• [Text passage]

★ ★ ★ ★ ★ ★ ★

Different niches: Cube is "the production semantic-layer + caching + API gateway" — built to serve high-volume embedded analytics with millisecond response times. OBSL is "an embeddable semantic compiler with a clean REST surface and rich modeling primitives" — best when you don't need pre-aggregation infrastructure and want a smaller dependency footprint.

Cube is the closest peer to OBSL in the OSS space — both are self-hostable, both target embedded analytics, both expose REST/MCP. The interesting differences are in modeling topology, metric expressivity, and the caching/pre-aggregation layer.

1. Modeling philosophy¶

Aspect	OBSL (OBML)	Cube
Format	Declarative YAML (`OBML`)	YAML or JavaScript (`.yml` or `.js` cube definitions); supports Twig/Jinja templating
Source of truth	YAML model files	`model/cubes/.{yml,js}` and `model/views/.{yml,js}` files
Top-level constructs	`dataObjects`, `dimensions`, `measures`, `metrics`, `filters`	`cubes` (with `measures`, `dimensions`, `segments`, `joins`, `pre_aggregations`), `views` (combining cubes), `pre_aggregations`
Object scoping	Each `DataObject` has `columns:`; dimensions/measures/metrics live at model scope	Measures and dimensions live inside each `cube`; `view`s expose a curated subset for end users
Templating	None (static YAML)	Twig (Jinja2-like) — `COMPILE_CONTEXT` for compile-time multi-tenancy, dynamic SQL, masking
Runtime	OSS, self-hosted (single Python service)	OSS Cube Core (Node.js + Cube Store + optional Redis) or Cube Cloud (managed, paid)

2. Concept mapping¶

OBSL	Cube	Notes
`DataObject`	`cube`	Both wrap a physical table or SQL block
`DataObject.columns`	`dimensions` on a cube
`Dimension` (model-scoped)	n/a — dimensions live inside cubes	OBSL has model-scoped dimensions; Cube does not
`Measure`	`measures` on a cube
`Metric` `type: derived`	`measure: { type: number; sql: ... }` referencing other measures	Both first-class
`Metric` `type: cumulative`	`measure: type: sum rolling_window: trailing: 7 day`	Cube has rolling windows but they live on individual measures, not as a separate metric type
`Metric` `type: period_over_period`	`time_shift` in queries (`compareDateRange`, or `time_shift: interval: 1 year type: prior` )	Cube does PoP at query time, not in the model
`DataObjectJoin`	`joins:` inside a cube with `relationship: many_to_one`/`one_to_many`/`one_to_one`	Cube uses relationship-driven symmetric aggregates
Combining multiple data objects in one query	Native via join graph + CFL	`view` entity required to combine cubes; views are first-class but distinct from cubes
`secondary: true` + `pathName`	n/a — multiple joins between the same pair require workarounds	No path-name primitive
`QueryObject` JSON	Cube REST query shape (`measures`, `dimensions`, `filters`, `timeDimensions`, `segments`, `order`, `limit`)	Different shape but same idea
`Filter` (named, reusable)	`segments` (named WHERE-style filters reusable in queries)

★ ★ ★ ★ ★ ★ ★

• [Dataset extract]
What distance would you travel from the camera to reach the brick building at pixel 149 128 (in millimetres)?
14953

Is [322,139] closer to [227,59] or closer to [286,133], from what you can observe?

★ ★ ★ ★ ★ ★ ★

• [Problem details]
In the Cube and OBSL comparison, what does Cube use in place of OBSL's named, reusable `Filter`?

• [Written answer]
`segments`, which are named WHERE-style filters reusable in queries.